Passé le premier moment de découragement, et les remarques habituelles à la "vivement que je sois riche qu'un bel homme musclé vienne faire le ménage chez moi de préférence nu sous son tablier", j'ai bien été obligée de reconnaitre que maintenant que je suis une chomeuse en instance de soutenance et pas une chomeuse qui rédige, j'ai le temps de gérer les petits tracas du quotidien.
J'ai donc joyeusement débarassé le lave-vaisselle et soigneusement nettoyé la litière des chats.

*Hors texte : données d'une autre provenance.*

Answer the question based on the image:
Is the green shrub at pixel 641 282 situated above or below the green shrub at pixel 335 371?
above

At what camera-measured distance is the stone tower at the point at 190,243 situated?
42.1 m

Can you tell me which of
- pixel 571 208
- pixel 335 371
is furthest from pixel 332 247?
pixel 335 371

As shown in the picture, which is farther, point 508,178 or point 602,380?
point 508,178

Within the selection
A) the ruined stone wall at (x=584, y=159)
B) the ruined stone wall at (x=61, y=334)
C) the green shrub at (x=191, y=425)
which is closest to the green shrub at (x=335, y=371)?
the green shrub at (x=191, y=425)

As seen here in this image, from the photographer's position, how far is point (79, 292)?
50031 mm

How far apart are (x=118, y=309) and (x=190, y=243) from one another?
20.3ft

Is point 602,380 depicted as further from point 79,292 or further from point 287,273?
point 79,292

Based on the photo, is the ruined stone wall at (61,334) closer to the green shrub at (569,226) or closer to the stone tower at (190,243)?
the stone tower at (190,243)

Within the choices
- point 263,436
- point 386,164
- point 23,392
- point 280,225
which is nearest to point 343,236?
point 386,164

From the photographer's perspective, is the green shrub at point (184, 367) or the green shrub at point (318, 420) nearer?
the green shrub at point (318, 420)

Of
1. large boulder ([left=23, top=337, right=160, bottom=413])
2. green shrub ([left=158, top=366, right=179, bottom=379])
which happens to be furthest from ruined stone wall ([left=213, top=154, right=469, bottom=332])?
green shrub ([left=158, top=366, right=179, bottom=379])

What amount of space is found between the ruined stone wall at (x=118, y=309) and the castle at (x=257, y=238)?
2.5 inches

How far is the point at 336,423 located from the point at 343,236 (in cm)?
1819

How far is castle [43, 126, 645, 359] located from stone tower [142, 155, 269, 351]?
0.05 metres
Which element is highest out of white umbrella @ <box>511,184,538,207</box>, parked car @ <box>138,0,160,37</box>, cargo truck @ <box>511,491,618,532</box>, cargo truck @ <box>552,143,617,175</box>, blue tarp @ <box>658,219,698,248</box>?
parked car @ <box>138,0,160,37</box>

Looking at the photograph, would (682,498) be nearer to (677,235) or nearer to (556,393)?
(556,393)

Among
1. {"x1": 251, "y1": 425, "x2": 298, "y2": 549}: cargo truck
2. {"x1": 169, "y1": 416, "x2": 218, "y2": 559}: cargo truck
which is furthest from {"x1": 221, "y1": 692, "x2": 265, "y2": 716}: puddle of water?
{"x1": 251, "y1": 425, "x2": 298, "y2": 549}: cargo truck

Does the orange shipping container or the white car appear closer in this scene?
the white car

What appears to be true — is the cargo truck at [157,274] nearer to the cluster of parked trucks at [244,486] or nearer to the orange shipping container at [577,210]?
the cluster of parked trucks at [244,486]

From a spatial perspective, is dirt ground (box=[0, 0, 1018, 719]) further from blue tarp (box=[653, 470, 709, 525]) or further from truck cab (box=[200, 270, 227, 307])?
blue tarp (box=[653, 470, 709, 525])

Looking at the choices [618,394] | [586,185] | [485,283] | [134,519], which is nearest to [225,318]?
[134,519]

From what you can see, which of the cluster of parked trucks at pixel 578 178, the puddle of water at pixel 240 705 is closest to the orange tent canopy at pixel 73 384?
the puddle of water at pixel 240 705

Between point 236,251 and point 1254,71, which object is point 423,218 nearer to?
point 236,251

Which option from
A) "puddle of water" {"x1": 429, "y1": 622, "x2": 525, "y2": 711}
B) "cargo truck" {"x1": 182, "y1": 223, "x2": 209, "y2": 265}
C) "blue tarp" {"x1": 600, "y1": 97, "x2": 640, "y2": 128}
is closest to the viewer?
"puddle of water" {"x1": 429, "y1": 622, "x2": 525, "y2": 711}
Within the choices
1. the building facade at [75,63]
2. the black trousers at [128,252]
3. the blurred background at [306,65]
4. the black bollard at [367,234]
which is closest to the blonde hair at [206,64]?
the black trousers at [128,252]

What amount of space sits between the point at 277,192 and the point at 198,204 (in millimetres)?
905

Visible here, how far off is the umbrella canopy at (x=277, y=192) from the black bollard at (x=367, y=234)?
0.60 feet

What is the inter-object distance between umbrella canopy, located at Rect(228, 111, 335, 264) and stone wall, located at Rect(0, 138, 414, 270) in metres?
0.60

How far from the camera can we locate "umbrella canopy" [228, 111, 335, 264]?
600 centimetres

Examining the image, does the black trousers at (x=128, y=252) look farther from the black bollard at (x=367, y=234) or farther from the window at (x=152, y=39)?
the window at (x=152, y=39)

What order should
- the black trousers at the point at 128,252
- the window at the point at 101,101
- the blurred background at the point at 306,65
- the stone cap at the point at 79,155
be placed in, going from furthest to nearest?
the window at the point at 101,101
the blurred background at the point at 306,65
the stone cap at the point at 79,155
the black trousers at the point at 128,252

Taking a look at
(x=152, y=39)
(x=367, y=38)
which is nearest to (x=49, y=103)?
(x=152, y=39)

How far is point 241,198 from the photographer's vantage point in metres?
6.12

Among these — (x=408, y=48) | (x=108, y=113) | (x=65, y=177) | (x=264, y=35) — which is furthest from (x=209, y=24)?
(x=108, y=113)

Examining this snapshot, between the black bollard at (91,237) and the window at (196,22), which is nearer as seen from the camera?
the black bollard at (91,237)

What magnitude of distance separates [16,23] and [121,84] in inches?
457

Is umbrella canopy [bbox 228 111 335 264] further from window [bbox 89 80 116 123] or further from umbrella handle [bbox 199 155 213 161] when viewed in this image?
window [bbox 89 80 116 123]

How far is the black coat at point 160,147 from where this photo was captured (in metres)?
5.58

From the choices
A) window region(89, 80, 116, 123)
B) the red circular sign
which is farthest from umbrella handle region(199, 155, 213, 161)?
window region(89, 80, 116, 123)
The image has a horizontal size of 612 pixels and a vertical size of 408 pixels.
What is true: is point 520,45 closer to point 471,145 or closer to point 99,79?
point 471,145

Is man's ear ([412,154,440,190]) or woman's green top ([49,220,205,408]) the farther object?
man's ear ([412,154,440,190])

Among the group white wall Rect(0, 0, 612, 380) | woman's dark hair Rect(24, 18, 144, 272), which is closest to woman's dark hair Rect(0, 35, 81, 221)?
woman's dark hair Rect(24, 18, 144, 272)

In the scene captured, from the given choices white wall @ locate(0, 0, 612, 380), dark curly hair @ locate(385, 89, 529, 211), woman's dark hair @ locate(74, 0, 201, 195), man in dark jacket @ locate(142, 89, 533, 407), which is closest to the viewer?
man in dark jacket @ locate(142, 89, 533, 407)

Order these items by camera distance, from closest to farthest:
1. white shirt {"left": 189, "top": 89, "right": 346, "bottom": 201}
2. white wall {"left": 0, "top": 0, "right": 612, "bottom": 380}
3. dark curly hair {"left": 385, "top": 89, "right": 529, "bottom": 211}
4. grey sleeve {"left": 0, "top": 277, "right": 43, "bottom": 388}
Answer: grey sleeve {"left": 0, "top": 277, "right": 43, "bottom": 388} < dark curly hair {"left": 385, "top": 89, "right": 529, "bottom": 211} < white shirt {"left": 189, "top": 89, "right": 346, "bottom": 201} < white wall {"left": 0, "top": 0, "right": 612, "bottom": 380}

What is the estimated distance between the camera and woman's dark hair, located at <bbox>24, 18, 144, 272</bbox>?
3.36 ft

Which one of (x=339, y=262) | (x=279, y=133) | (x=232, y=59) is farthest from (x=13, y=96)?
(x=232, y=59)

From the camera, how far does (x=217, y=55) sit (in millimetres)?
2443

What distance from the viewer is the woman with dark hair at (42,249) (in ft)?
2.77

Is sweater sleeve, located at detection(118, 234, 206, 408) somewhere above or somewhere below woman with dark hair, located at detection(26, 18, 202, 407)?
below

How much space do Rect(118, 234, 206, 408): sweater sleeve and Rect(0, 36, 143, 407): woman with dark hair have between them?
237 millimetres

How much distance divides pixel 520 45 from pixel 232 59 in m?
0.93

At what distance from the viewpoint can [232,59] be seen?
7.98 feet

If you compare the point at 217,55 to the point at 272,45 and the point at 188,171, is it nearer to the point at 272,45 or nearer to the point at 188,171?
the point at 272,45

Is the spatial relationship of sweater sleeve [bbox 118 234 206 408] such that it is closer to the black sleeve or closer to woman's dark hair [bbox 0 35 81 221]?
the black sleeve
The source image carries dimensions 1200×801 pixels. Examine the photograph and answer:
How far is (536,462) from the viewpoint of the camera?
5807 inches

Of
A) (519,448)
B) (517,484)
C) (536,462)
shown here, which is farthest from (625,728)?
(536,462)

Avant d'entamer la suite des festivités par la préparation du repas du soir, je me suis posée deux minutes devant mon ordi. Au bout d'une demi-heure, je réalise que les chats miaulent quand même pas mal et que ce n'est pas normal. Je retourne dans la cuisine, et je les trouve tous les deux assis devant la litière. Ils me fixent. Ils miaulent. Bin quoi ? Elles sont propres vos chiottes, allez y. Ils regardent la litière, me regardent et miaulent à nouveau.
Je regarde la litière à mon tour.
Oh.
Je l'ai rangée dans le mauvais sens, la porte d'entrée collée au mur.
Bon, ce soir, je commande une pizza.